Title: Time-money tradeoffs and the value of the time that women spend obtaining firewood.
We were honored to have Marc Jeuland, a renowned environmental economist starting us off on this series. Jeuland is an applied environmental economist whose research interests include nonmarket valuation, water and sanitation, environmental health, energy and development, the planning and management of transboundary water resources, and the impacts and economics of climate change. Abstract: Rural households across much of the world rely heavily on biomass, especially firewood, as their primary fuel for cooking, lighting, and heating, and women provide much of the household labor for gathering such fuel from the environment.
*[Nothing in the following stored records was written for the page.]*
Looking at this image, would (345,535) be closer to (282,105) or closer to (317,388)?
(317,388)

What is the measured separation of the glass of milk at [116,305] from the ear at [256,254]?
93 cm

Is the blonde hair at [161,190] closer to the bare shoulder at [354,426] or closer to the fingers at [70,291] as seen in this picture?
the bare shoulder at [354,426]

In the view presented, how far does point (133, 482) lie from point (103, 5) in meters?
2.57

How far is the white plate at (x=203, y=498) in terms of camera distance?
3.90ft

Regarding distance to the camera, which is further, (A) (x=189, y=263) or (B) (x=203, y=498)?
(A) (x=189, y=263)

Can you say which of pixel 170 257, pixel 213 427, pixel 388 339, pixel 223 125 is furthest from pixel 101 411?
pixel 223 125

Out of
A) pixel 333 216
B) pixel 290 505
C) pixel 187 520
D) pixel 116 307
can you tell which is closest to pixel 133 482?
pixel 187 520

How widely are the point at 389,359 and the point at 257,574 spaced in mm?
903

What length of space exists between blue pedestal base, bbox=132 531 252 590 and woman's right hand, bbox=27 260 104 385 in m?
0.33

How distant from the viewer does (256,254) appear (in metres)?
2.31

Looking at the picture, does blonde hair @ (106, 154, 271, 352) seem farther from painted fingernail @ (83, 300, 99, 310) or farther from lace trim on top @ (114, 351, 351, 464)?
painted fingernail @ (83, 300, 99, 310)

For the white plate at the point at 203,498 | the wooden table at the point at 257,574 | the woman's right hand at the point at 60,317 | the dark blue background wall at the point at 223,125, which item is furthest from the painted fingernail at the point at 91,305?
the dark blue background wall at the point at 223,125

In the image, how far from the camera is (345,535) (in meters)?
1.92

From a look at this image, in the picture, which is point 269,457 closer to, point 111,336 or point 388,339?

Interventions aimed at reducing the amount of biomass needed, or transitioning households away from biomass entirely, have the potential to deliver substantial time savings in addition to their more frequently studied health and environmental benefits. Accurately estimating the value of the time (VOT) that households, and women in particular, might save from such an intervention is central to understanding its full social benefits, as well as the full social cost of traditional energy use. Unfortunately, there has been limited prior work to estimate this opportunity cost of time in fuel collection. We therefore analyze the time-money tradeoffs that rural households make in four African countries (Malawi, Zambia, Tanzania, and Kenya), when deciding how to obtain firewood. In using two nonmarket methods – stated and revealed preference – to estimate the VOT, we can explore how our results vary both across methods as well as across contexts. We find that households generally make logical tradeoffs between money and time, and the analysis also shows that several other factors, particularly socioeconomic status and the identity of the person collecting firewood, play an important role in the revealed preference choice patterns. Our estimates add important nuance to standard 'rule of thumb' guidance that suggests using 50% of the unskilled wage rate as a starting point for the VOT in cost-benefit analysis in low and middle-income settings.